海底神殿2
遠征当日、空は快晴。指示書によって具体的な海底神殿の場所やその道筋などを完璧に把握した私たちは、カルメラさんの前に立つ。
「それでは気をつけて行ってきなさい。」
「かしこまりました。行ってまいります。」
三人は魔法によって宙に浮くと、グルンレイドの屋敷を出発した。
「海底神殿って思ったより近い?」
「カブの港から東の海底ですので、一般的には遠いと思いますが、私たちの移動速度であればすぐに到着しますわ。」
三人の飛行速度も訓練の末に大幅に向上している。魔力の扱い方も上達し、飛行にかかる魔力消費もかなり抑えられていた。
「フリーマウンテンは通りますの?」
「私は通りたいけどなー」
いつもは迂回して飛行していたのだが、フリーマウンテンを実際に見てみたいという気持ちがあった。授業でフリーマウンテンには盗賊が潜んでいるという話は聞いているが、実際に通過したことはない。
「私も一回は見た方がいいと思うから、今回は通る。」
「わかりましたわ。」
「了解ー」
移動時間的にも少し短縮できるということで、三人はフリーマウンテンの上空を飛行することに決めた。一般の冒険者や実力が不十分な者であれば、はるか上空に出現するグリフォンなどの魔物が脅威となるため地面すれすれに飛ばなければいけないが、私たちには脅威とならないので問題はない。地面から百メートル以上離れた地点を飛行していた。
「あ、魔物の反応。」
かなりのスピードで移動しているが、それに向かって右斜め前から突進してくる二つの反応をリアは感じ取ったようだ。
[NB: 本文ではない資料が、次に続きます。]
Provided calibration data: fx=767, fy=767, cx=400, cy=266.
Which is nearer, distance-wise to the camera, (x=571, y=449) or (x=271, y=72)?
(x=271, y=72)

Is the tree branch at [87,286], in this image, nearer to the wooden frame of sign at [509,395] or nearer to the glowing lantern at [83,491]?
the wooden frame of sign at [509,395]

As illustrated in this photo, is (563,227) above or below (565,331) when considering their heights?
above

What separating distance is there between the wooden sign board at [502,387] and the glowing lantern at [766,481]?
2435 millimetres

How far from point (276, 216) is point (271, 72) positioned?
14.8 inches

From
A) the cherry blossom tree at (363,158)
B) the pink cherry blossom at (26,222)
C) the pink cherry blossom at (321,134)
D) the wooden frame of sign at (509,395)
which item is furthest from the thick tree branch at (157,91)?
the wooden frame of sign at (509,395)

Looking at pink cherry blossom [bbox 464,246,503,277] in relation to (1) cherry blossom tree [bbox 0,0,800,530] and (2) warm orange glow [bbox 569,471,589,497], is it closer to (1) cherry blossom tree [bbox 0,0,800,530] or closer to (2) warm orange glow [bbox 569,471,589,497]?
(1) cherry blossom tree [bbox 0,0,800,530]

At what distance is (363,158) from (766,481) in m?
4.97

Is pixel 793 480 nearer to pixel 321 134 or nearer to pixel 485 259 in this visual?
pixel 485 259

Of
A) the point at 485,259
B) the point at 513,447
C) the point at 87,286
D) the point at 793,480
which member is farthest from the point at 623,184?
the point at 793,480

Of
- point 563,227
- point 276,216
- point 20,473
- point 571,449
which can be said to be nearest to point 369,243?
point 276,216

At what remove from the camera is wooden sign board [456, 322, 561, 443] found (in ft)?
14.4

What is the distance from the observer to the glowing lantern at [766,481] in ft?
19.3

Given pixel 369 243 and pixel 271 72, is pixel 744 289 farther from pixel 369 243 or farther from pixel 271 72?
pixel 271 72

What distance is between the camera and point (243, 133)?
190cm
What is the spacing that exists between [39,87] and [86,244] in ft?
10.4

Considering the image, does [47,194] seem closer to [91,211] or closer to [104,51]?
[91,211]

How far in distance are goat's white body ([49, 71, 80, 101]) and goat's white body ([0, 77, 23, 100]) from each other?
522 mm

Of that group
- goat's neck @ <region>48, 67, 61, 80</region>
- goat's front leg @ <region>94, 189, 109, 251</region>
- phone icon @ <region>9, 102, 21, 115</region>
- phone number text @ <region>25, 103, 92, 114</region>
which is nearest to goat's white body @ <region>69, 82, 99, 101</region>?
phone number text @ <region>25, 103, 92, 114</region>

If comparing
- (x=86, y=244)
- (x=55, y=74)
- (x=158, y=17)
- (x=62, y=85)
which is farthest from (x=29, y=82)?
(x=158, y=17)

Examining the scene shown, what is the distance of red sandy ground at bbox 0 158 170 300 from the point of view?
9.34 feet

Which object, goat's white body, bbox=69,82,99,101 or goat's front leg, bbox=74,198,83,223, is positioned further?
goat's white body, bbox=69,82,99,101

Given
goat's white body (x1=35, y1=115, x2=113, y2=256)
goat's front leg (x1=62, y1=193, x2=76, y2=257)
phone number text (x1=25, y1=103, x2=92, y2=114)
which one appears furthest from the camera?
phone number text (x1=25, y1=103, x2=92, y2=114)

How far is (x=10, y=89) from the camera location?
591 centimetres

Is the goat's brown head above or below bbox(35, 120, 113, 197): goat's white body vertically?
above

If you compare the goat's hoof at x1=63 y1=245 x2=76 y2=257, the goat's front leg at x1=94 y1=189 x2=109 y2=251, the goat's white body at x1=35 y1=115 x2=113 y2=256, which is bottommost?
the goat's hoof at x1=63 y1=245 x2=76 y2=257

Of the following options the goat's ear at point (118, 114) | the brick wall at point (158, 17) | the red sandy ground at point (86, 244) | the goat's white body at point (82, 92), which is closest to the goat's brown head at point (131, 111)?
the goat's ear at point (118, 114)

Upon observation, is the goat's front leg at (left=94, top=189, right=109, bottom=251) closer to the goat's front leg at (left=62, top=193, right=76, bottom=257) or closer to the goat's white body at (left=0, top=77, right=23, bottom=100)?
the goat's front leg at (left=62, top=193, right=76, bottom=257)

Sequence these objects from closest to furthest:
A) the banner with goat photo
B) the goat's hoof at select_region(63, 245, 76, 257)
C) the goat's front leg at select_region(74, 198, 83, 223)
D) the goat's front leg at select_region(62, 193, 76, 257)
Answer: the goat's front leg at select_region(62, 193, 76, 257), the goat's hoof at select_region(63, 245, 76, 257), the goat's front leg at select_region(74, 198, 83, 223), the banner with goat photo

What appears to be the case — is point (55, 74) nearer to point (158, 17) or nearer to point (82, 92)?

「この速度についてこられる魔物はグリフォンですわね。」
危険度はBに設定されていて、フリーマウンテンの頂上に生息していることが多い。地上で戦う場合はランクBの冒険者でも討伐が可能だが、空中戦となるとその難易度は跳ね上がる。
「倒して。ドロップ品はいらない。」
「「了解!」ですわ!」
強敵には具体的な指示を出すのだが、このような弱い敵には特に指示を出す必要はなかった。
「グギャァァ!」
「華流・周断」
まずは先頭の一匹をリアが真っ二つに切断する。
「バルザ流・断頭!」
続いてきた残りの一匹をアナスタシアが切断した。空中でグリフォンは消滅し、魔石とドロップアイテムであるクチバシが地面に落ちていく。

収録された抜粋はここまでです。